**TEXT TO READ**:
## START
A long time ago, I watched a video I can’t find now about how a printer works. At least in my memory it was incredibly detailed, showing the process by which the printer picks up a piece of paper using air suction and ever-so-carefully feeds it through, lays on the ink one layer at a time, and spools the paper out. Until then, printers had only come across my conscious awareness when they were being inconvenient. Printers seem to have a preternatural sense of when you are trying to print a term paper or a final exam, and refuse to work when they are most needed.
But when I realized what really goes on inside a printer—the incredibly complex sequence of moving something from digital into physical space—I appreciated them much more. Especially when you consider the fact that paper is inherently irregular, coming from natural wood fiber, it’s amazing that these machines work at all, bringing our irregular thoughts and digital hallucinations to order, laying them out on a rectangle of paper that looks uniform to us. The printer presents as orderly and ordinary; it makes things orderly and ordinary. We only notice it when it does not work, but it’s a miracle it ever works at all, because at the tiniest level (and at the biggest) there is nothing truly orderly or ordinary.
I have had the privilege of seeing three great DJs in my life. (They are also pretty much the only DJs I have seen in my life. It turns out that I think all DJs are great.) The first was in a Montréal shopping mall. Some friends and I were dining in the high-end-Montréal-shopping-mall version of a food court, and in the drinks area there was a young twentysomething with messy brown hair and big headphones, playing music for the patrons. No one was really paying attention to him, and what struck me about him was how he clearly didn’t need them to. The music was buoying everyone up at this food court—conversations were flowing around us, including our own, and occasionally I looked over to this DJ and his big headphones and realized that he was in a world all his own with the music, but he was drawing us into his world.
## END
**TASK SET**:
**1)** In the essay on printers and DJs, where did the writer see the first of three great DJs?
**2)** Pull out every line of the records that contains the string "locate", matching its case exactly.

**TASK INPUT**:
## START
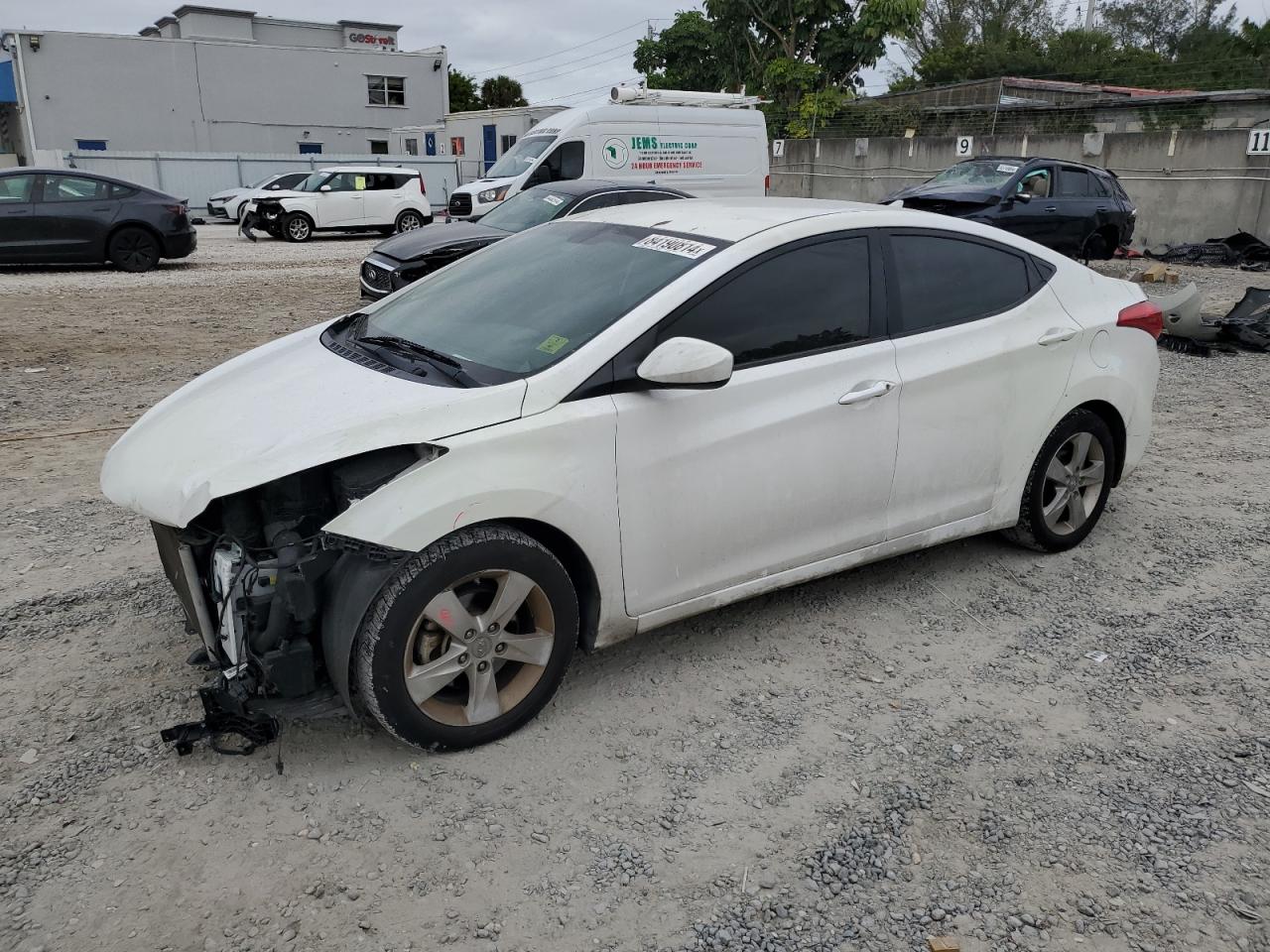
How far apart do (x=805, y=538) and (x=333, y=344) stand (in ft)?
6.45

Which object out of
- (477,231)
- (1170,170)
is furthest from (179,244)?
(1170,170)

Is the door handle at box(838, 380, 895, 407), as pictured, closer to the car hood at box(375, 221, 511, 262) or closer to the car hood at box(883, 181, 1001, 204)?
the car hood at box(375, 221, 511, 262)

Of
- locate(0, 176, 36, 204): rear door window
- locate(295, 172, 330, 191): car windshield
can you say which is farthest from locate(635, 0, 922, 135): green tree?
locate(0, 176, 36, 204): rear door window

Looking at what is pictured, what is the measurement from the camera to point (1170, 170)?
19625mm

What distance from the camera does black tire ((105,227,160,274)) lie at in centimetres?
1548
## END
**SOLVED PROBLEMS**:
**1)** In a Montréal shopping mall.

**2)**
- locate(0, 176, 36, 204): rear door window
- locate(295, 172, 330, 191): car windshield
can you say which is farthest from locate(635, 0, 922, 135): green tree?
locate(0, 176, 36, 204): rear door window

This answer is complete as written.